断虫亭日乗

過ぎ去る日々の思い出をつづるだけ

昨晩はアニマルプラネットのBleu PlanetシリーズのThe Deepを見た。深海の特集である。前から見たいと思っていたので、朝の予告を見ていつもより早めに帰宅した。期待通りの面白さで、チョウチンアンコウが発光しながら泳ぐ様子や、アンコウのオスがメスに吸い付く様子は圧巻だった。

寝る前にWasmann(1913)の「The ants and their guests」を読む。1910年にブリュッセルで開かれた第1回国際昆虫会議の論文集に「Die Ameisen und ihre Gaeste」という論文があり、これはその英語版である。アリのカースト分化から、社会寄生、好蟻性までが簡潔にまとまめられたアリ学の入門的総説で、とくにヨーロッパのアリを例とした社会寄生の進化に関する考察は、非常に具体的で示唆に富む。

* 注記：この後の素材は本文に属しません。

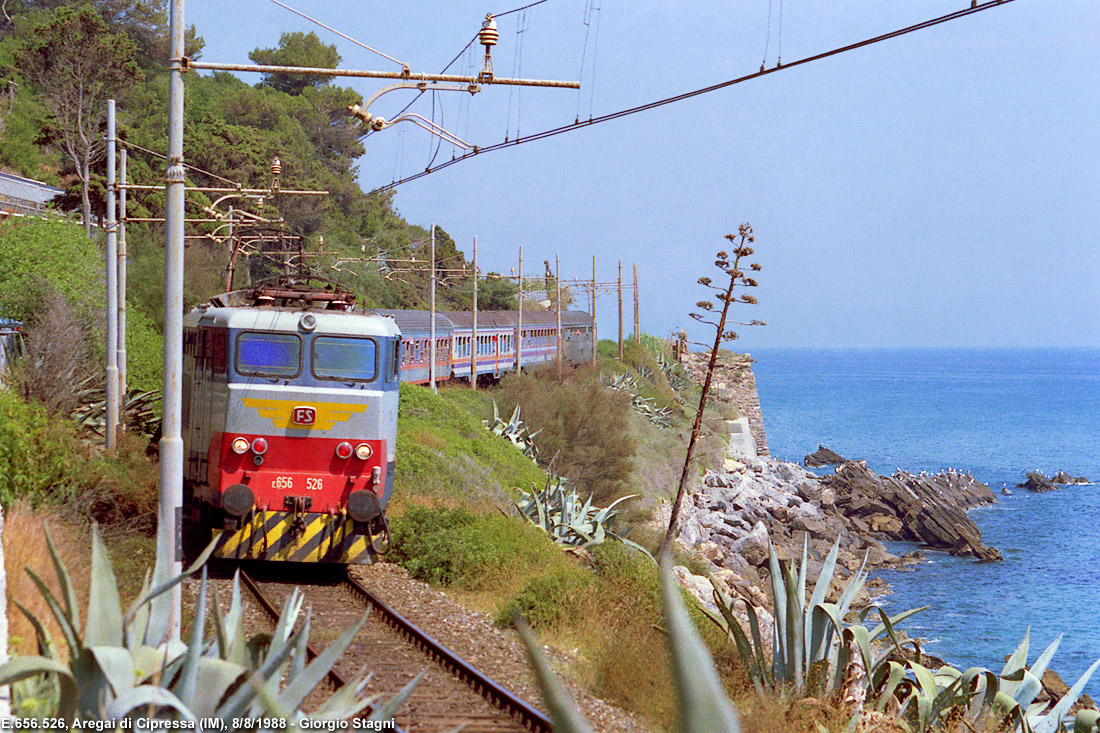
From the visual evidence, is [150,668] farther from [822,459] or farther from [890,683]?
[822,459]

ちょうどその1年前、有名なEmery's ruleのもとになった社会寄生に関する総説をEmeryが書いた時代であり(Wasmannも引用している)、熱かった時代があったのだなぁと、当たり前のことながら感銘を受けてしまう。社会寄生アリの進化の総説は「The Ants」の一節が最も立派で、何度も読んだ。しかし、そこで改めて100年前の論文を読んで、再び得るものがあるというのも不思議だ。

写真は借り物のホットプレート。上の坩堝で標本を薬品処理する。これを借りてなるほどと思った。北大時代から大きな恒温器を使っていたが、これでよいではないか。